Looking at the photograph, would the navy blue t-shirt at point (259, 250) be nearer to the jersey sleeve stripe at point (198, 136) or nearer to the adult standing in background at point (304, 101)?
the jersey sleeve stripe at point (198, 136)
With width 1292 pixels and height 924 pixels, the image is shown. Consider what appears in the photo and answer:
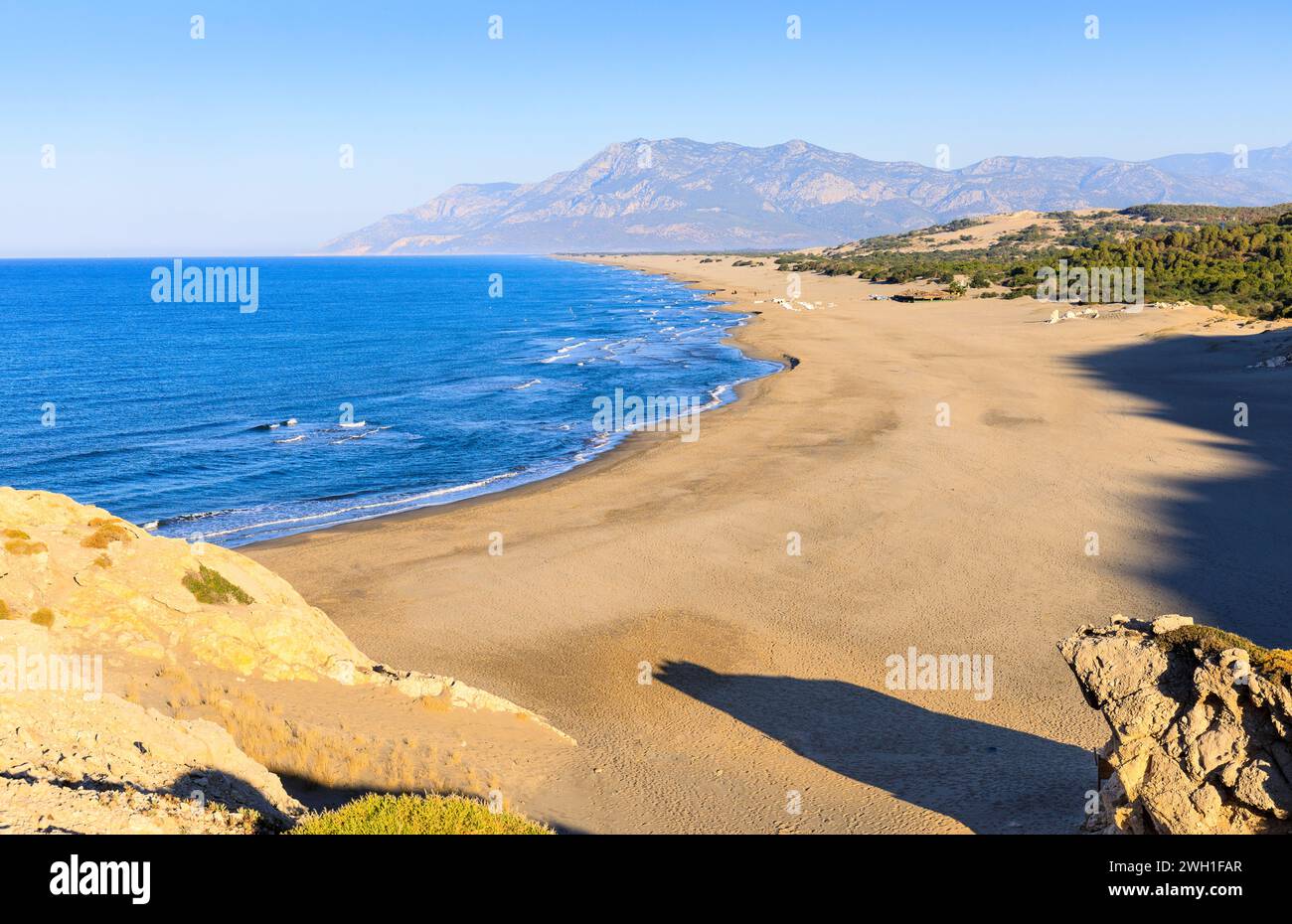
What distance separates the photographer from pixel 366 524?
27.4 metres

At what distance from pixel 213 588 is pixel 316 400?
38.7 meters

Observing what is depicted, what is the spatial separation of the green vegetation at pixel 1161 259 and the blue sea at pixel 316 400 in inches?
1052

· · · · · · ·

> _Work to complete_: Could you reproduce the entire listing above word for word, leaving out the picture?

> _Result of this task_:
Looking at the photograph, would the navy blue t-shirt at point (259, 250) be nearer to the jersey sleeve stripe at point (198, 136) or nearer to the adult standing in background at point (304, 101)?
the jersey sleeve stripe at point (198, 136)
With width 1292 pixels and height 924 pixels, the image is shown. Consider what appears in the photo and answer:
What distance separates the photographer from pixel 366 524?
27.4 metres

At what distance from pixel 213 588 is pixel 316 400?
38.7 meters

Observing what is depicted, what is the spatial separation of the green vegetation at pixel 1161 259 and the blue sea at pixel 316 400 in inches?
1052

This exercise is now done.